Esteban Martínez Sifuentes
Son esféricas como el mundo y ruedan desde que existen niños. Primero fueron piedras de río, luego barro cocido, mármol, vidrio. Era pasmoso ver encerrados en éste suspiros de color que semejaban alas, plumas, eternizados girones de ola, de nube o de humo. ¿Cómo los habrían metido ahí?
Las piedras rodantes se han estancado. Ahora dicen que dan buena suerte (es una estrategia comercial para algo bonito que no tiene utilidad práctica pregonar que es de buena suerte) y se usan para rellenar ceniceros, peceras, copones. Son decorativas, casi la negación de su ser esférico y su prosapia eminentemente lúdica, móvil, predispuesta al choque.
Hasta hace poco servían para que los niños jugaran, y se podían pasar horas haciéndolo. Existían infinidad de juegos y suertes, la mayoría de las cuales se efectuaban arrodillado o sentado en la tierra. Afinando la mira, torciendo adecuadamente la muñeca apoyada en el suelo e imprimiendo el efecto y la energía requeridas a los dedos índice y pulgar, había quienes le pegaban a otra canica desde tres metros de distancia o más, según si el suelo estaba parejo o no. El piso era al mismo tiempo pantalla y consola de juegos, y sin consumir electricidad. Eso sí, los padres gastaban en pantalones para el chamaco una barbaridad.

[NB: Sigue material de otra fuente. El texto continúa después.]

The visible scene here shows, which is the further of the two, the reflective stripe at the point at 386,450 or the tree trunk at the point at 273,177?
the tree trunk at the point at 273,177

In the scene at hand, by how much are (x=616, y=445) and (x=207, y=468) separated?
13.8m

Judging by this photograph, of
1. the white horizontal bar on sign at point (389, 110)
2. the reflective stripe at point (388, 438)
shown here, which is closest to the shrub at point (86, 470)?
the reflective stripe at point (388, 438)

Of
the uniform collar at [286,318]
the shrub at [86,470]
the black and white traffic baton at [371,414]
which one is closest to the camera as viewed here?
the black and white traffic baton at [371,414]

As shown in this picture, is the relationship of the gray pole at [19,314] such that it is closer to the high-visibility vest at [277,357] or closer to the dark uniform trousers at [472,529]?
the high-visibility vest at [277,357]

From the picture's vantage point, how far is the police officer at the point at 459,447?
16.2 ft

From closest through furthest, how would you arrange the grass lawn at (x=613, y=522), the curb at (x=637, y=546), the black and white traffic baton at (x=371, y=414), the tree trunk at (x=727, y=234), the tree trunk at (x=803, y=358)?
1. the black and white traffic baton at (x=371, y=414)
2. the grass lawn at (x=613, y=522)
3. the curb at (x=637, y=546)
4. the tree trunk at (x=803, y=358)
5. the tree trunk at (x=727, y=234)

Ahora las venden en costalitos de 20 o 50 unidades, algo así. Antes se compraban de una, de dos, según el dinero disponible, en papelerías y tiendas de barrio.
Por el precio de una de vidrio podían adquirirse cinco de barro; servían para abultar el bolsillo y baladronear sobre las ganancias; en el campo de batalla se rompían con facilidad. Las otras se cascaban pero eran casi indestructibles. Las canicas eran ábacos en movimiento para aprender a resolver problemas mucho más que aritméticos para la adultez.